Farmers in California’s Central Valley will go without reservoir water for the second straight year this year, likely forcing more cattle producers to liquidate more of their herds.
The January USDA Cattle Inventory Report showed an overall rise in US cattle numbers as of Jan. 1, but the California herd, at 5.150 million head, was 100,000 head, or 1.90%, fewer than the previous year’s 5.250 million. The Jan. 1, 2014, total was itself down 50,000 head, or 0.94%, below the 2013’s 5.300 million.
Last week’s National Oceanic and Atmospheric Administration Drought Monitor shows all of California, Nevada and Utah encased in dryness patterns that run from “abnormally dry” to the most extreme “exceptional drought.”
Most of Arizona and New Mexico also are at least abnormally dry, according to the Drought Monitor. There are a few locations in these states that are rated normal, but normal for these locations is desert.
California farmers and ranchers have been under siege from extreme of exceptional drought for the last several years, causing many farmers to switch their focus of production into something more drought tolerant.
Cattle producers also have taken steps to cope, either by weaning early and selling the calves or even by cutting down on the number of cows. A large percentage of these calves have gone to pasture and feedlots in other states.
PASTURES RECOVERING SLOWLY IN OTHER STATES
Better rain in other states is improving pasture and grassland conditions enough that cow/calf producers are expanding their herds, even taking on some of California’s calves.
However, it’s touch-and-go for producers in parts of the Plains states. The Drought Monitor shows parts of Oklahoma and Texas are dealing with their own exceptional drought conditions, which may limit their desire to pasture calves.
That dryness also may limit local feed production for the feedlots to augment imports from the Midwest.
CASH CATTLE MARKETS UNTRADED
Cash cattle markets Tuesday were quiet with no bids from packer buyers reported. Asking prices from feedlots held around $162 per cwt on a live basis and $260 in Nebraska’s dressed market.
Cattle traded last week in a range from $157 to $159 live, down $1 from the previous week, and at $250 to $254 on a dressed basis, down $4 for the week.

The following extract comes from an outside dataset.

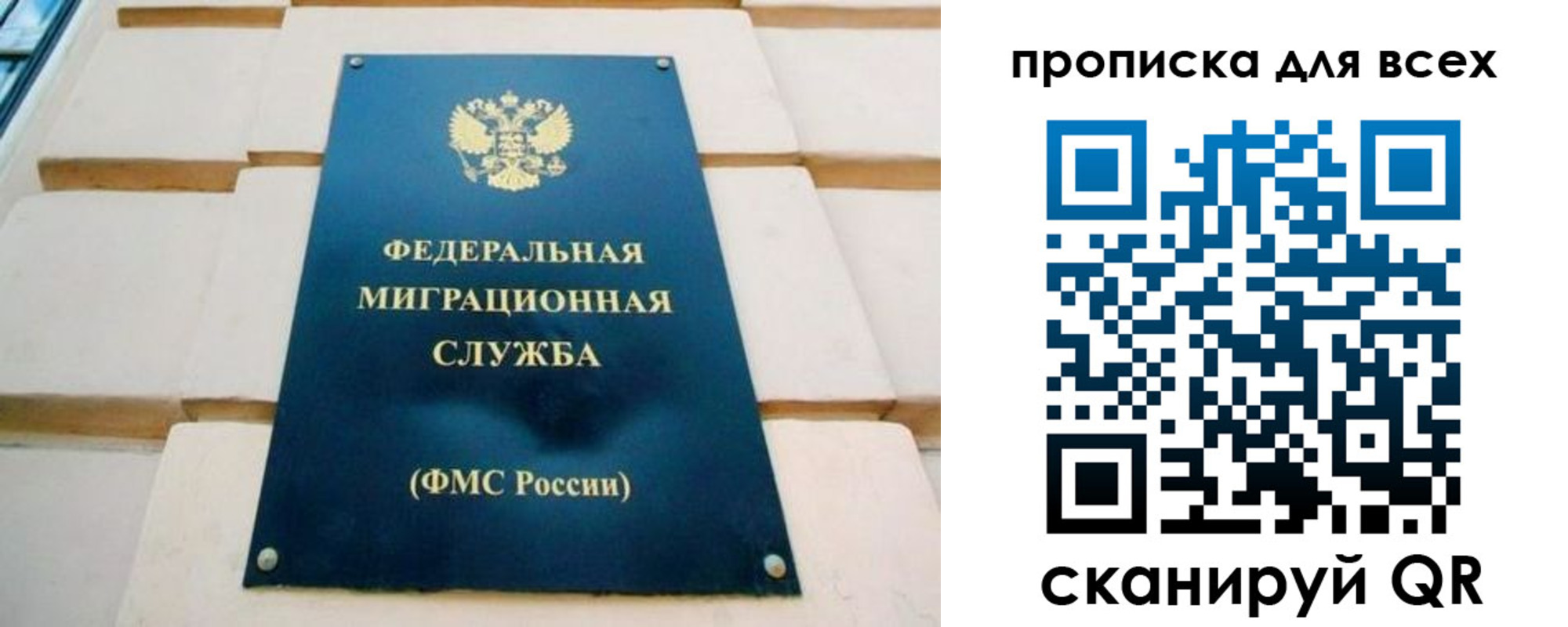 временная прописка в Горячем Ключе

Feedlot showlists this week were steady to slightly lower overall, with more in Texas and fewer in Nebraska. Price negotiations could be tough with feedlots and packers losing money on every head currently.
Boxed beef prices Tuesday were mixed, with the USDA’s choice cutout up $0.94 per cwt at $249.61 and select down $0.17 at $245.28. The choice/select spread widened to $4.33 from $3.22 on Monday.
Volume, however, was light with only 58 loads of fabricated product being sold into the spot market.
The CME Feeder Cattle Index for the seven days ended Monday was up $0.14 per cwt to $206.38, compared with the Mar futures contract, which settled Tuesday down $1.37 per cwt at $202.72.